→ Required actions:
1. Answer these questions from the QCD research summary, one per line:
(a) In the lattice formulation, how are expectation values estimated?
(b) Which research units are listed for the work on the color confinement mechanism?
(c) In which theory is the study of the 3-quark static potential proposed?
2. Decide whether each statement agrees with the QCD research summary. Answer yes or no, and quote the deciding words.
(a) Effective field theories may be used when a direct numerical analysis costs too much computationally.
(b) Complete results for (2+1)-flavor QCD with physical quark masses are already available.
(c) Spin models are named among the simplified models that share some nonperturbative features with QCD.

Supplied passage Block Start

The main goal of our research program is the study of the nonperturbative features of strongly interacting gauge theories, and notably of quantum chromodynamics (QCD). Due to the limitations of perturbative computations, nonperturbative methods are required to investigate several fundamental properties of strongly interacting particles and strongly interacting matter. Characterizing the phase diagram of QCD as a function of temperature, baryon density and other external parameters is a typical task for which nonperturbative approaches are essential. The same is true for the determination of the dependence of QCD properties on the value of the topological theta angle, not to mention the study of the confinement mechanism.
The main approach that is used to investigate from first principles the nonperturbative properties of QCD is the lattice formulation, in which the continuum euclidean theory is discretized on a finite space-time lattice, and expectation values (thermal or vacuum ones) are estimated by means of Monte-Carlo simulations. Since reliable QCD simulations require huge computational resources, significant efforts have to be devoted to the writing of efficient and portable code, in order to use in the most effective way present and future computational resources. Effective field theories can also be profitably used to supplement or support the numerical approach, for example when a direct numerical analysis is too computationally expensive.
The study of simplified models sharing some nonperturbative features with QCD (e.g. QCD with unphysical quark masses or chemical potentials, Yang-Mills theories, spin models) can be extremely useful in several respects: to test new theoretical ideas and algorithms, to investigate the accuracy and possible limitations of some approximation schemes, and to perform precision studies to verify some fine theoretical predictions.
The main activities of the various research units follows (in square brackets the relevant references from the arxiv)
The color confinement mechanism [Bari, Cosenza, Pisa]
The long-distance linear static potential between color sources is naturally associated with the presence of a tube-like structure (“flux tube”) of the chromo-electric field in the longitudinal direction, i.e. along the line connecting the static quark and antiquark. In recent works we have obtained a comprehensive numerical description of the color field generated by static sources in pure SU(3) gauge theory, measuring all components of both chromoelectric and chromomagnetic fields. Moreover, we have given first evidence of the persistence in the continuum limit of the chromomagnetic currents around the flux tubes in the SU(3) vacuum, thus demonstrating that the confining force can be understood using an electromagnetic analogy, as suggested by the dual superconductor model of the vacuum. We plan to extend our analysis to (2+1)-flavor QCD with physical quark masses, where only preliminary results are available so far, and to the finite temperature case (both in pure SU(3) and in full QCD) across the deconfinement transition. We also plan to assess the impact of perturbing the zero-temperature vacuum with an external chromomagnetic field on the shape of the flux tube and, in general, on the distribution of all color fields and currents around the static sources. An ambitious step, strongly dependent on the development of an efficient algorithm and on the availability of computer time, could be the study in pure gauge SU(3) of the 3-quark static potential and of the corresponding flux-tube structure.

Supplied passage Block End
Given entries Block Start

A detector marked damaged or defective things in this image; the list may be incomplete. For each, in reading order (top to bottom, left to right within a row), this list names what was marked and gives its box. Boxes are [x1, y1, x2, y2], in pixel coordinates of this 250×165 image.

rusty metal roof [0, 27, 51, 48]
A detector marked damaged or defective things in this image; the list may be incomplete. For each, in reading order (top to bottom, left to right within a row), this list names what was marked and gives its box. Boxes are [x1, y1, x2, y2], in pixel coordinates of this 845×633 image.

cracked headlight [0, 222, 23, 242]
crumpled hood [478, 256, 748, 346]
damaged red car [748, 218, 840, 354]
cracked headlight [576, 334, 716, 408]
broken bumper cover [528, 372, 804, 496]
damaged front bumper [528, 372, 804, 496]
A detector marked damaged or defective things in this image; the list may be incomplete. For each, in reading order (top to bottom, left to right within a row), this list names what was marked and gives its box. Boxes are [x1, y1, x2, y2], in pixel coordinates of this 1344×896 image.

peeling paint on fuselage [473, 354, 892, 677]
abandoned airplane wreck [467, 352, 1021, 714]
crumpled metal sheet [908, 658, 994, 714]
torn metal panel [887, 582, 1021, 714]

Given entries Block End
Given entries Block Start

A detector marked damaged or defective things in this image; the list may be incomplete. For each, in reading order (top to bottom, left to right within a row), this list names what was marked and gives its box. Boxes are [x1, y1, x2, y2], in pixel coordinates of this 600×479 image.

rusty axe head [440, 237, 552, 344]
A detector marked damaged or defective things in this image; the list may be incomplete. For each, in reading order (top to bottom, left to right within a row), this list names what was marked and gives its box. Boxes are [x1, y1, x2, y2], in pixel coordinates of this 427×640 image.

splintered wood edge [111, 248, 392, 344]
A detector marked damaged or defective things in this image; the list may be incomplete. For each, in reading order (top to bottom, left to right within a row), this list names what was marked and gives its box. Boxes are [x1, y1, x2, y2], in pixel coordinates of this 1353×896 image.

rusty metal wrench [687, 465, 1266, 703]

Given entries Block End

→ Answers per task:
1.
(a) By means of Monte-Carlo simulations.
(b) Bari, Cosenza and Pisa.
(c) Pure gauge SU(3).

2.
(a) Yes: "Effective field theories can also be profitably used to supplement or support the numerical approach, for example when a direct numerical analysis is too computationally expensive."
(b) No: "where only preliminary results are available so far"
(c) Yes: "(e.g. QCD with unphysical quark masses or chemical potentials, Yang-Mills theories, spin models)"